Shorty: Und wie zeigen sich die Einflüsse katholischer Kirchen auf die alte St Paul’s Cathedral?
Smarty: Sie sehen zum Beispiel, dass der Kircheneingang nach der Renovierung über einen Portikus mit korinthischen Säulen verfügte. Solche Säulen findet man auch an der Fassade des Petersdoms im Vatikan, dem die St Paul’s Cathedral architektonisch Konkurrenz machen sollte.
Shorty: Aus der Imitation soll also gleichzeitig schon Überbietung werden.

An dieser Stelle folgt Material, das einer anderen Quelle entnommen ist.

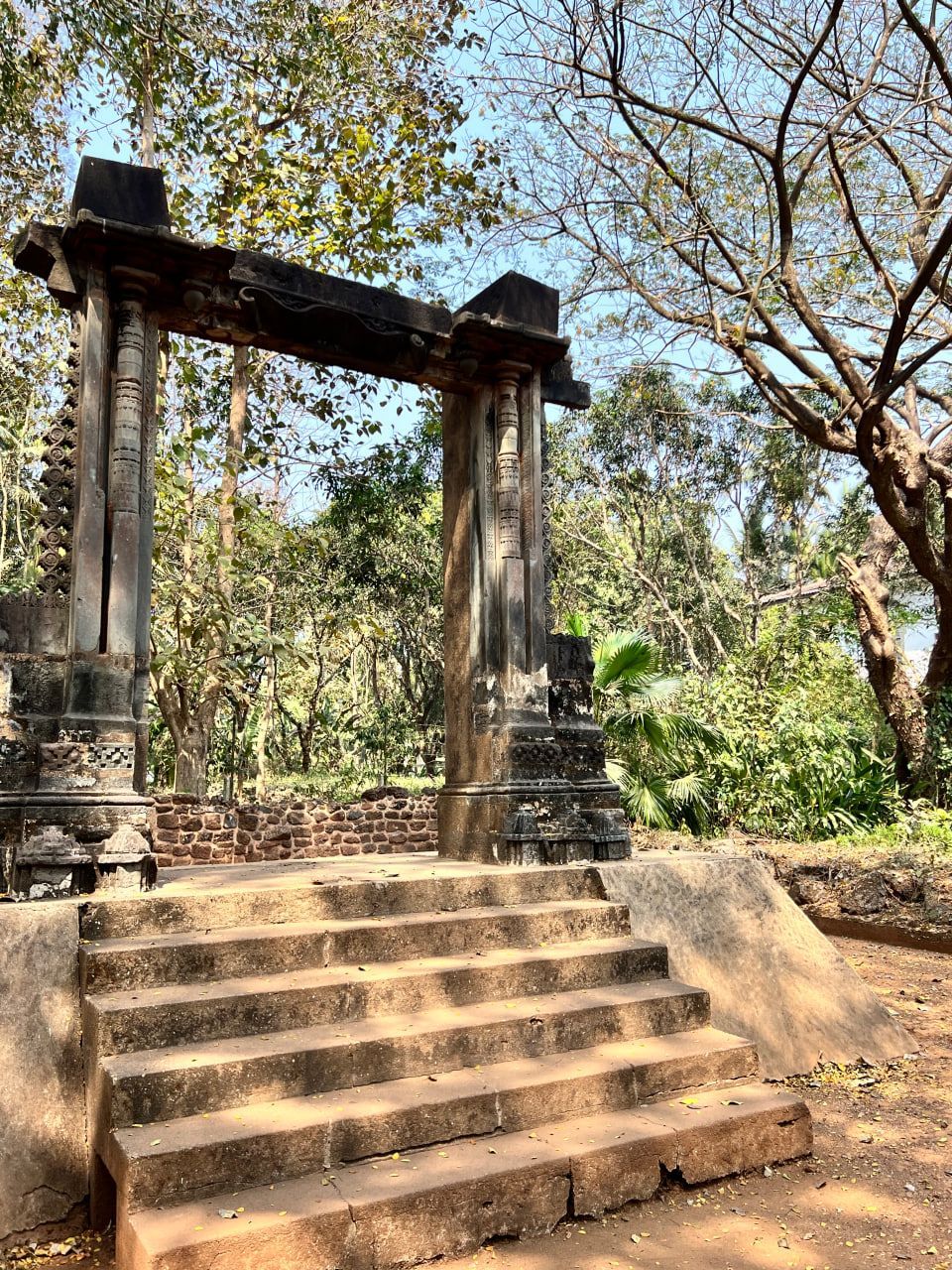 Ворота дворца Адиль Шаха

Smarty: So kann man es beschreiben. Aber es wurden auch katholische Kirchen gebaut, etwa diejenige in der Londoner Hauptresidenz der Königin, Somerset House. Diese Kapelle wurde von Inigo Jones mithilfe der Königin und ihrer katholischen Priester geplant, sodass er genau wusste, welche Funktionen die Kapelle und das ihr angeschlossene Kloster erfüllen mussten.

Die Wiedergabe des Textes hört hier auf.